* [Problem to solve]: Reproduce this passage from the text on Altaf Hussain Hali word for word, from "Mohsin Aziz" up to and including "India in 1963.".

* [Text section]:

_ _ _ _

Maulana Altaf Hussain Hali

Mohsin Aziz

(Residential halls of Aligarh Muslim University: Person behind the name series/ blog 3)

Hali hostel is one of the six residential hostels of Mohsinul Mulk Hall of the Aligarh Muslim University. The foundation stone of Mohsinul Mulk Hall was laid by the first Prime Minister of Independent India in 1963.

Sir Syed had to face lot of criticism and had to overcome many hurdles including that of being declared apostate in his mission but he was fortunate to have found a very dedicated group of supporters also. One of them was Maulana Altaf Hussain Hali, also known as Khwaja Altaf Hussain Hali. Hali was born in 1837 in Panipat and traced his lineage to Hazrat Abu Ayyub Ansari (R.A.A.). Hali’s family settled in Panipat about 700 years before his birth. One of his distinguished ancestor was Khwaja Malak Ali who migrated to India 700 years ago from Herat and settled in Panipat. Khwaja Malak Ali was granted several fertile villages by Ghayasuddin Balban and was appointed Qazi of his area and was given responsibility to control prices and manage graveyards of the learned. He was also given responsibility to give Eid Khutba (Hali, Altaf Hussain, 1927).

Hali enjoys a very prominent position in the history of Urdu literature and poetry. Hali was poet, biographer, author, critic. He was an exceptional prose writer as well. Hali had traditional education as per the norm of the day. He studies Quran, Arabic and Persian in his childhood. At the age of 17 he travelled to Delhi to study in Hussain Baksh ka Madrasa. The Madrasa was situated opposite Jama Masjid (Hameed, 2003). At the same time, Hali started writing Urdu and Persian poetry and took the takhallus (nom de plume) of Khasta (heart broken in the sense of tender heart). It is during his stay in Delhi that he met Mirza Ghalib and was impressed by his poetry. Mirza had may admirers who brought their poetry to him to get his opinion and help for improvement. It was difficult for budding poets to get Mirza Ghalib interested in their poetry and hence to get his guidance. However, when Khwaja Altaf Hussain showed his poetry to Mirza Ghalib, the master poet was impressed (which by the way was not an easy task) and advised Hali to continue to write poetry. Ghalib told him “Young man, I never advice anyone to write poetry but to you I say, if you don’t write poetry, you will be very harsh on your temperament“.

_ _ _ _

* [Given data]:

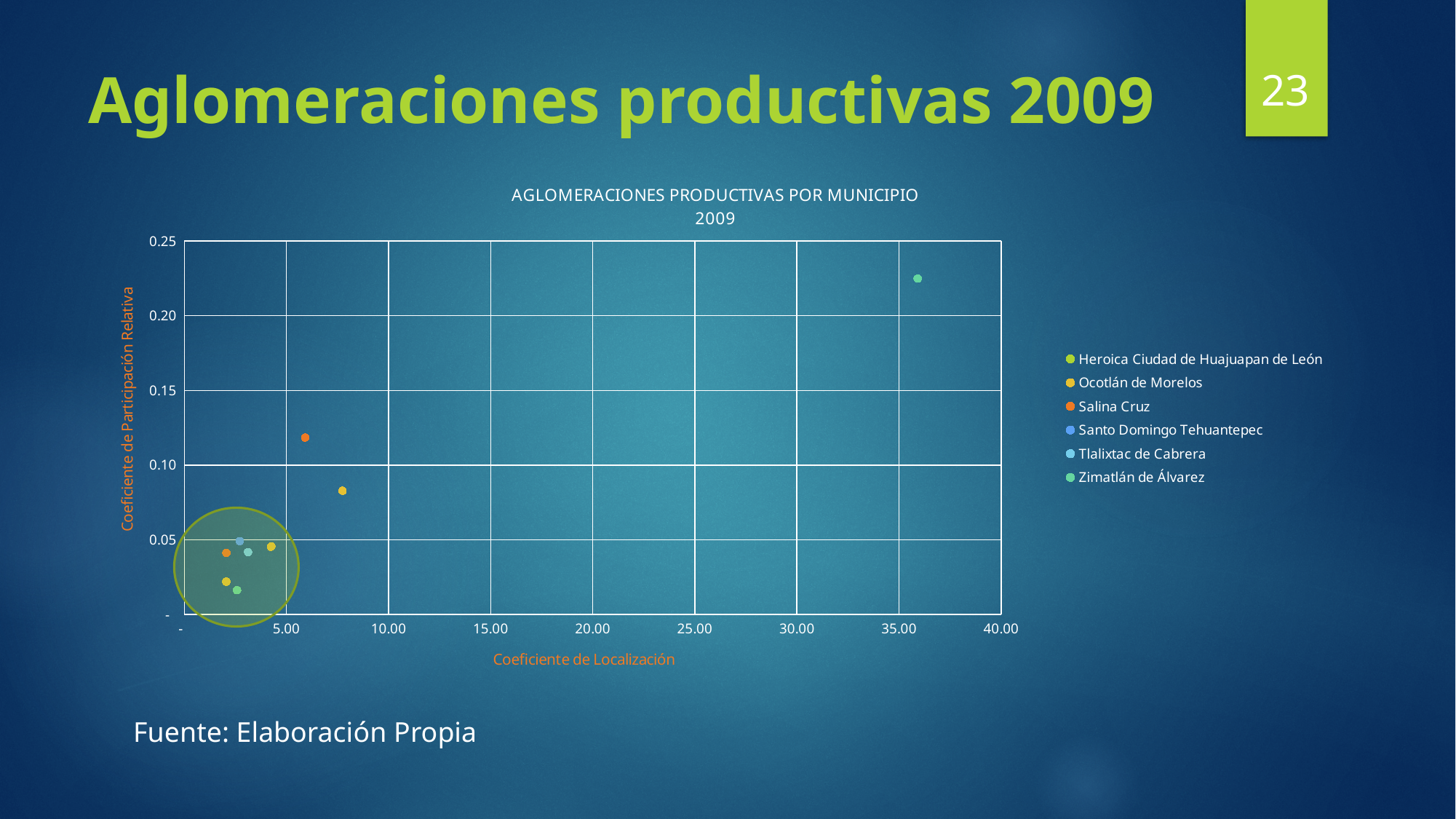
Is the Coeficiente de Participación Relativa of the highest point greater or less than 0.20? greater What is the label of the horizontal axis? Coeficiente de Localización Which series has the highest point on the chart? Zimatlán de Álvarez Is the Coeficiente de Localización of the rightmost point greater or less than 30.00? greater How many series does the legend list? 6 Which has a higher Coeficiente de Participación Relativa: the highest Salina Cruz point or the highest Ocotlán de Morelos point? Salina Cruz Is the Coeficiente de Localización of the rightmost Ocotlán de Morelos point greater or less than 5.00? greater What is the title of the chart? AGLOMERACIONES PRODUCTIVAS POR MUNICIPIO 2009 What kind of chart is shown on the slide? scatter chart Which series has the point farthest to the right on the chart? Zimatlán de Álvarez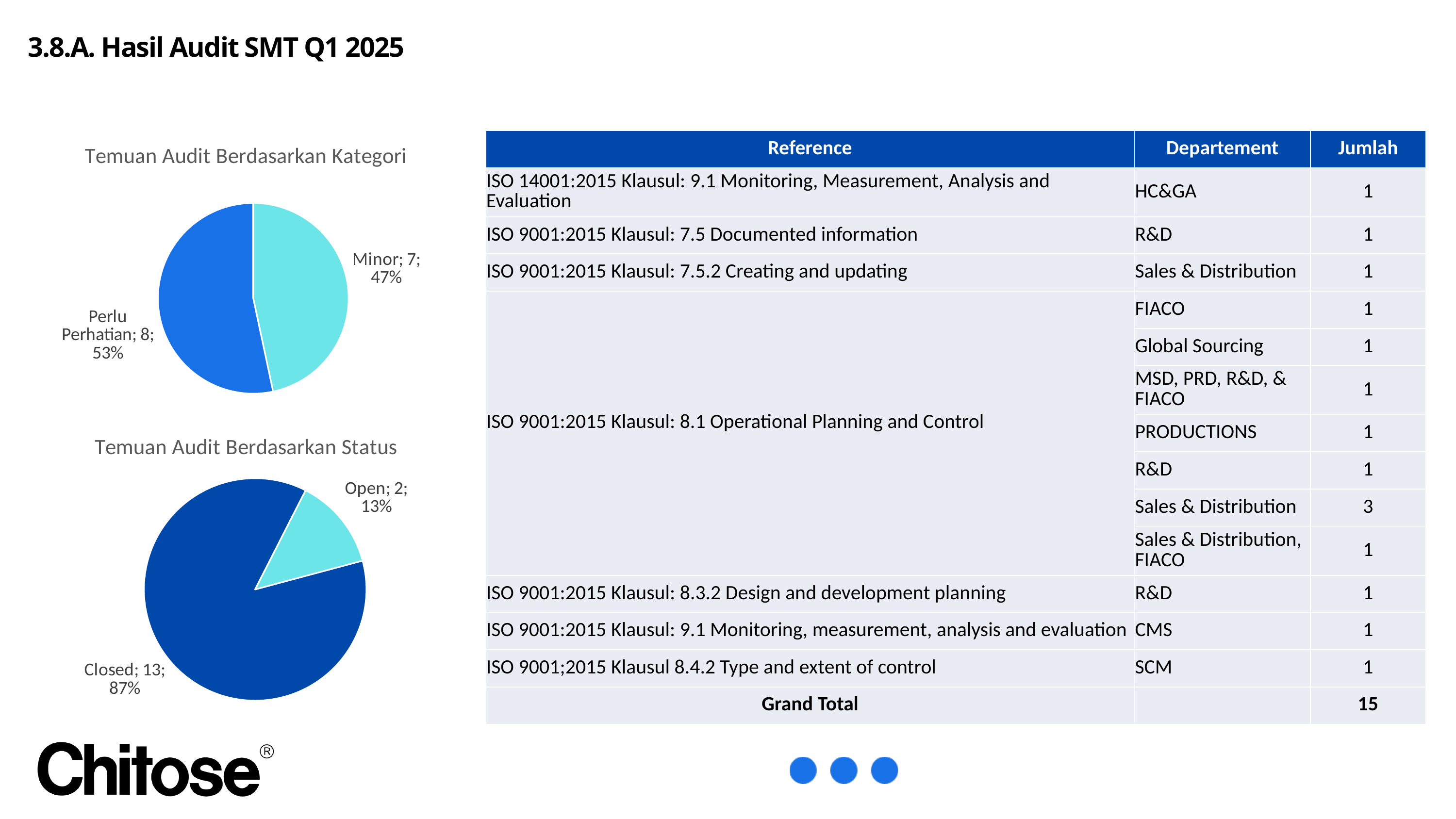
How many categories does the 'Temuan Audit Berdasarkan Kategori' chart show? 2 In the 'Temuan Audit Berdasarkan Kategori' chart, which category is the largest? Perlu Perhatian In the 'Temuan Audit Berdasarkan Status' chart, what share of the pie is Open? 13% In the 'Temuan Audit Berdasarkan Status' chart, what is the value for Open? 2 In the 'Temuan Audit Berdasarkan Kategori' chart, what share of the pie is Perlu Perhatian? 53% In the 'Temuan Audit Berdasarkan Status' chart, which category is the smallest? Open In the 'Temuan Audit Berdasarkan Status' chart, what is the value for Closed? 13 In the 'Temuan Audit Berdasarkan Status' chart, what is the difference between Closed and Open? 11 In the 'Temuan Audit Berdasarkan Kategori' chart, what is the difference between Perlu Perhatian and Minor? 1 What kind of chart is 'Temuan Audit Berdasarkan Status'? Pie chart In the 'Temuan Audit Berdasarkan Kategori' chart, what is the value for Minor? 7 In the 'Temuan Audit Berdasarkan Kategori' chart, what is the value for Perlu Perhatian? 8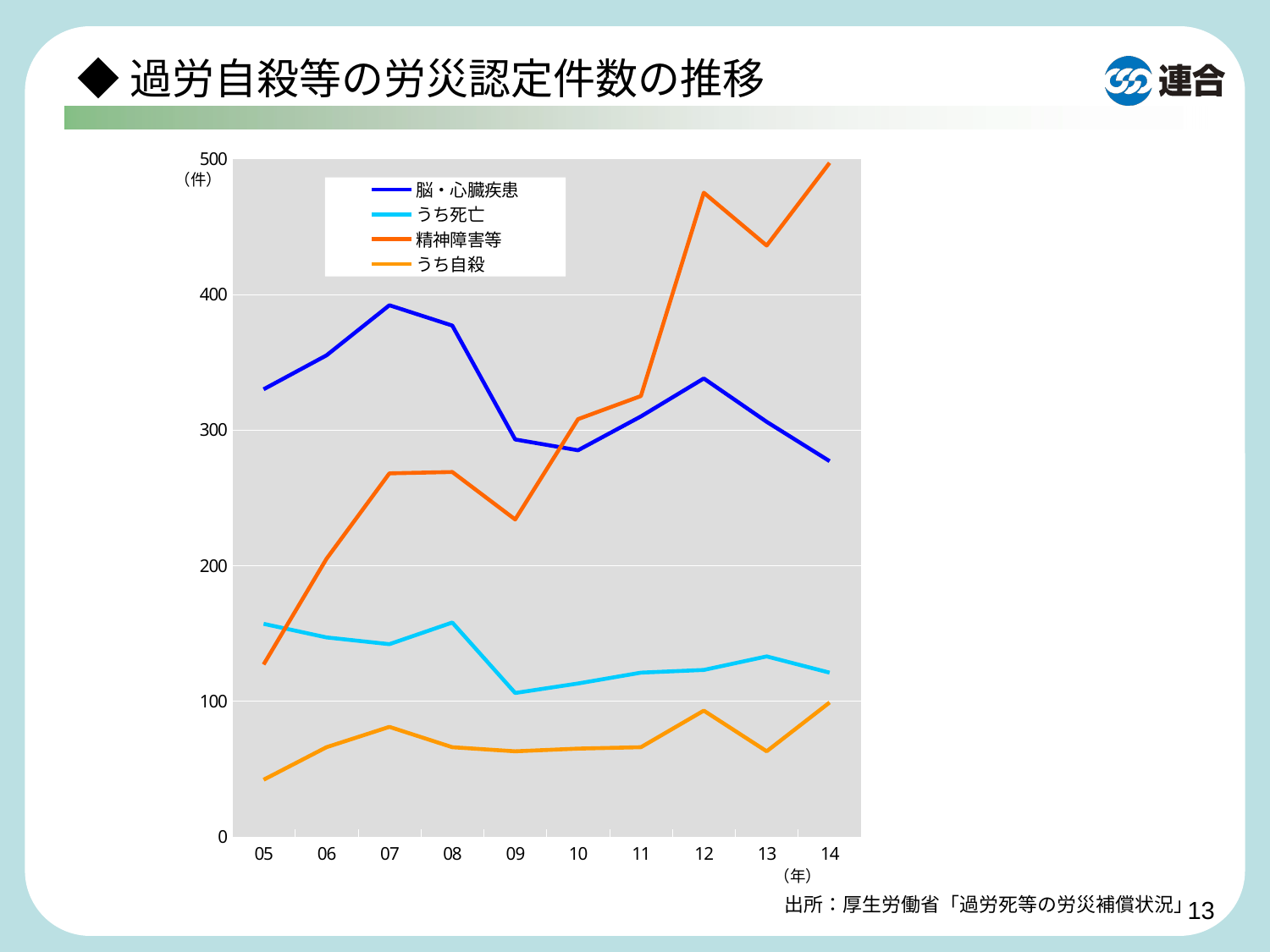
Does 精神障害等 generally rise or fall from 05 to 14? rise In which year is 精神障害等 at its lowest? 05 How many years are plotted along the x axis? 10 Is the value for うち自殺 in 13 greater or less than 100? less In which year is 精神障害等 at its highest? 14 Is the value for 精神障害等 in 14 greater or less than 400? greater Is the value for 脳・心臓疾患 in 14 greater or less than 300? less In which year is 脳・心臓疾患 at its highest? 07 Which series reaches the highest value on the chart? 精神障害等 How many series does the legend list? 4 What kind of chart is shown on the slide? line chart In 05, which is larger: 脳・心臓疾患 or 精神障害等? 脳・心臓疾患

_ _ _ _

* [Answer to the exercise]:
Mohsin Aziz

(Residential halls of Aligarh Muslim University: Person behind the name series/ blog 3)

Hali hostel is one of the six residential hostels of Mohsinul Mulk Hall of the Aligarh Muslim University. The foundation stone of Mohsinul Mulk Hall was laid by the first Prime Minister of Independent India in 1963.